PNC shares up after US payback, job cuts, bonuses

"Exceptional expense management," including job cuts, boosted profits at Pennsylvania's largest bank

Shares of PNC Financial Services Group, were up 4% in early trading to around $68, their highest since the 2008 stock market crash, after the bank, PA's biggest, said it earned enough money in the first quarter to pay back US TARP investments. PNC's earnings here. plus: Transcript of earnings call, Q&A via Financial Times' seekingalpha.com here.

In a statement, bank boss Jim Rohr credited "exceptional expense management" and lower credit costs as the financial crisis starts to ease. Branch expenses fell as PNC closed or sold excess offices acquired with Cleveland's National City Corp. The company also prepared to sell its Philadelphia- and Wilmington-based Global Investment Services arm.

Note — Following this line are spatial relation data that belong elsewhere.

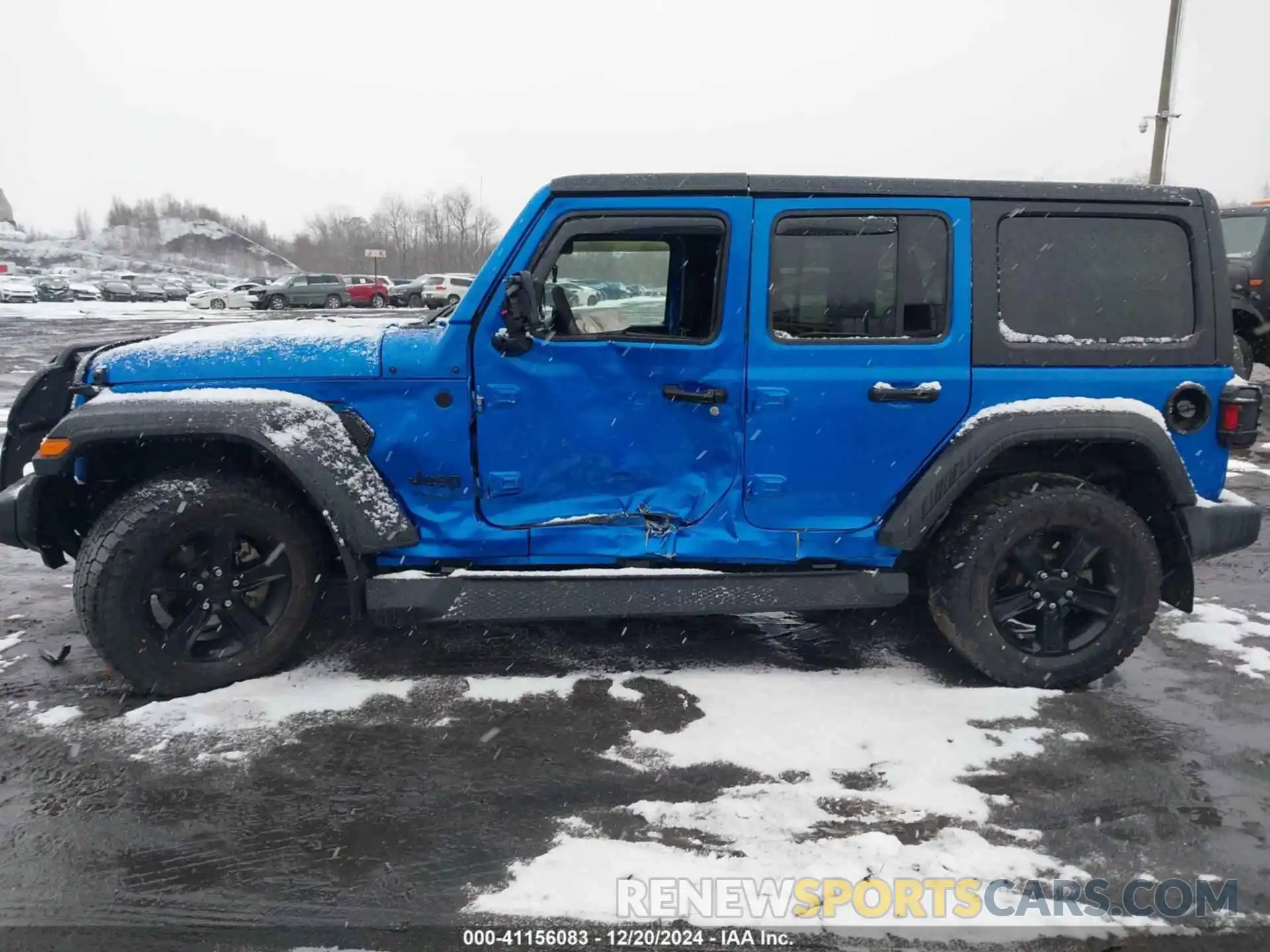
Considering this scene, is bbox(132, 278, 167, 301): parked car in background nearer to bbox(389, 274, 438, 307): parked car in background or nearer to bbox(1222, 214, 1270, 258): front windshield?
bbox(389, 274, 438, 307): parked car in background

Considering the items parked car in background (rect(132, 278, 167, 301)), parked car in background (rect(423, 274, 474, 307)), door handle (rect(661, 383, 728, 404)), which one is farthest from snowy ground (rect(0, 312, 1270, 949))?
parked car in background (rect(132, 278, 167, 301))

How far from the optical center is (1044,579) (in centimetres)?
354

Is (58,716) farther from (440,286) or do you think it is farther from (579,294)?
(440,286)

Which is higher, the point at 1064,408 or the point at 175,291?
the point at 175,291

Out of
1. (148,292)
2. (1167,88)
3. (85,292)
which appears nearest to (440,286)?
(148,292)

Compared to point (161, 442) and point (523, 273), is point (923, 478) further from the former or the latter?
point (161, 442)

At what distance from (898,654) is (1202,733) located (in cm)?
117

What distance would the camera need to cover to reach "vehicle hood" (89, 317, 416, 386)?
339cm

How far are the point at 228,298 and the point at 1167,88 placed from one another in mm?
37224

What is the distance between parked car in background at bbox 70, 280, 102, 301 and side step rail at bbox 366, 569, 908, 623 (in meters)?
52.9

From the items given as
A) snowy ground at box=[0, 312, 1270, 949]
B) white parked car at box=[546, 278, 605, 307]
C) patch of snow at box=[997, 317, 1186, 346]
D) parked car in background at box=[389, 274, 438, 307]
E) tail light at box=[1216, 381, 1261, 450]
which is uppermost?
parked car in background at box=[389, 274, 438, 307]

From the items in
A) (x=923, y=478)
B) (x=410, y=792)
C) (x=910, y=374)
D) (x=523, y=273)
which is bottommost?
(x=410, y=792)

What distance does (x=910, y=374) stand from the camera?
341 cm

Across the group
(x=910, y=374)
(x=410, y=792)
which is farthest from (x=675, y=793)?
(x=910, y=374)
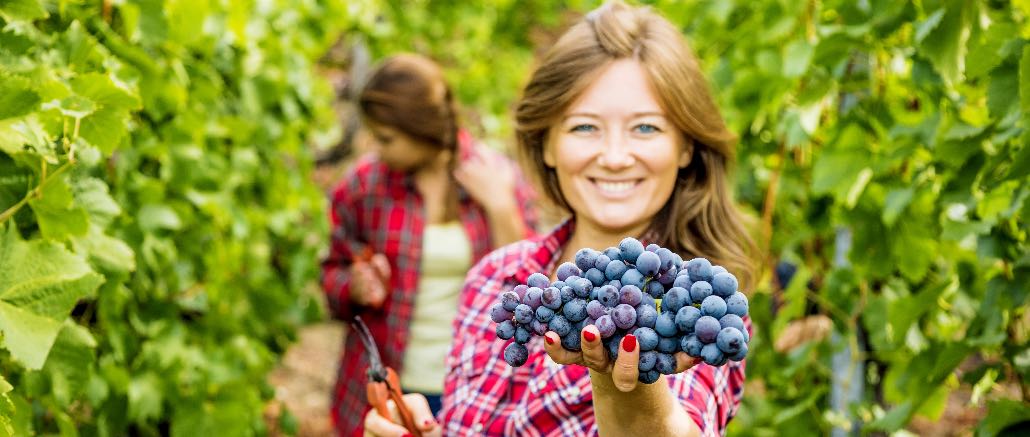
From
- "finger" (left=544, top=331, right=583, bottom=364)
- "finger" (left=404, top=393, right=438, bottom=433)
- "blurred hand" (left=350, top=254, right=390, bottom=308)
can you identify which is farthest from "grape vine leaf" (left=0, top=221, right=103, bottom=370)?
"blurred hand" (left=350, top=254, right=390, bottom=308)

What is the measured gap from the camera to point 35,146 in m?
1.43

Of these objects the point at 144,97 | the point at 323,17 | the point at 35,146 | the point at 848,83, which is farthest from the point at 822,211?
the point at 323,17

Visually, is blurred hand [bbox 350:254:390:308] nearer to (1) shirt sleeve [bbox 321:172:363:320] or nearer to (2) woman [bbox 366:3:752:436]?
(1) shirt sleeve [bbox 321:172:363:320]

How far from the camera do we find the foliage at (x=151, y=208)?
1.48 m

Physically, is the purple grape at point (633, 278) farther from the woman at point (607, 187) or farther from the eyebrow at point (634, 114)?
the eyebrow at point (634, 114)

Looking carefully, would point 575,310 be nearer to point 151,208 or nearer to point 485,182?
point 151,208

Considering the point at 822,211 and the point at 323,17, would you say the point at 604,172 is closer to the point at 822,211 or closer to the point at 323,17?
the point at 822,211

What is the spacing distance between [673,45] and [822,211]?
1108 millimetres

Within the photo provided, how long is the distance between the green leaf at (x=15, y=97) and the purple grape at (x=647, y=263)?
0.79m

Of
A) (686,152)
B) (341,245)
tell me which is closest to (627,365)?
(686,152)

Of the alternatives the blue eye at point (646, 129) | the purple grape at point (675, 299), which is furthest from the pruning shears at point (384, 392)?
the purple grape at point (675, 299)

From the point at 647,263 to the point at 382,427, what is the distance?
0.74 metres

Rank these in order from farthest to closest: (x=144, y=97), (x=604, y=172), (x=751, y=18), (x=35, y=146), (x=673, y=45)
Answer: (x=751, y=18), (x=144, y=97), (x=673, y=45), (x=604, y=172), (x=35, y=146)

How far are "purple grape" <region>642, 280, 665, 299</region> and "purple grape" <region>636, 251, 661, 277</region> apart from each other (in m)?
0.03
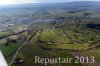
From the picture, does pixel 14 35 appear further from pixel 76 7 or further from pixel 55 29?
pixel 76 7

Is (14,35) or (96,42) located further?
(14,35)

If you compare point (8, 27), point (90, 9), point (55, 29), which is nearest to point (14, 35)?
point (8, 27)

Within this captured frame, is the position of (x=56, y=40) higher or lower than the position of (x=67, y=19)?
lower

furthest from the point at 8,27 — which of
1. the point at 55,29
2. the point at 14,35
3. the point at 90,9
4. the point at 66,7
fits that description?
the point at 90,9

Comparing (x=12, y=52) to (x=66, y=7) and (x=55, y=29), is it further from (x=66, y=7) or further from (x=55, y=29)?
(x=66, y=7)

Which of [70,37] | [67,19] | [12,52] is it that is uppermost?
[67,19]

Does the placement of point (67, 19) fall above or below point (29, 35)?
above
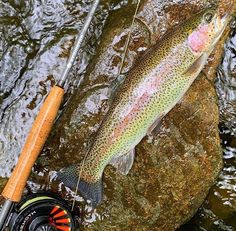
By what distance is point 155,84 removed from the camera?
2.99 metres

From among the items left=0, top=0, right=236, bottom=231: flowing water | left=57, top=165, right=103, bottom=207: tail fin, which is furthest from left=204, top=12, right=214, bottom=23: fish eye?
left=57, top=165, right=103, bottom=207: tail fin

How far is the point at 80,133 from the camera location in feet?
10.9

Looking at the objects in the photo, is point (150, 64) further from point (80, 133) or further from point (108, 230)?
point (108, 230)

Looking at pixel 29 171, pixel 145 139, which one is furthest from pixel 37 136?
pixel 145 139

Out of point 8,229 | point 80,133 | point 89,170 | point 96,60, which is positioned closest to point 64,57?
point 96,60

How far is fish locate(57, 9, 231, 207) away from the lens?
9.67ft

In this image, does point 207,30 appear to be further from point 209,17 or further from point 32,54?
point 32,54

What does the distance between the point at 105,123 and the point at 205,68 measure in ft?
2.84

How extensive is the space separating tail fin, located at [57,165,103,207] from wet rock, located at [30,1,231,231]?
6.3 inches

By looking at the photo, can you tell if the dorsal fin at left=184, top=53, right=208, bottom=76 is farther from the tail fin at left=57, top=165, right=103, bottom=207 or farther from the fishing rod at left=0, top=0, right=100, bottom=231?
the tail fin at left=57, top=165, right=103, bottom=207

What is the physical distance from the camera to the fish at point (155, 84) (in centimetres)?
295

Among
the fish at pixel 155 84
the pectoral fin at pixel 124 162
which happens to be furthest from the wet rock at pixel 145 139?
the fish at pixel 155 84

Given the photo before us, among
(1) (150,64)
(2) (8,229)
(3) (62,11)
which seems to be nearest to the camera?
(1) (150,64)

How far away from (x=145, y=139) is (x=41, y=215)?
885 millimetres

PNC's "strong" earnings don't mean the company is lending more. Earning assets continued to decline during the quarter, Sandler O'Neill + Partners analyst R. Scott Siefers told clients in a report. PNC expects "low single digit loan growth" as the economy recovers, wrote David Hendler, head of bond analyst CreditSights Inc.

Home-lending expenses plunged to $125 million from $173 million a year earlier as residential lending plunged more than two-thirds, to around $2 billion for the quarter.  PNC also cut asset management costs $13 million, to $157 million, through "disciplined expense management" including job cuts.

But pay and other expenses for PNC's corporate bankers rose to $445 million, from $430 million, "primarily due to higher compensation expense related to increased sales activity."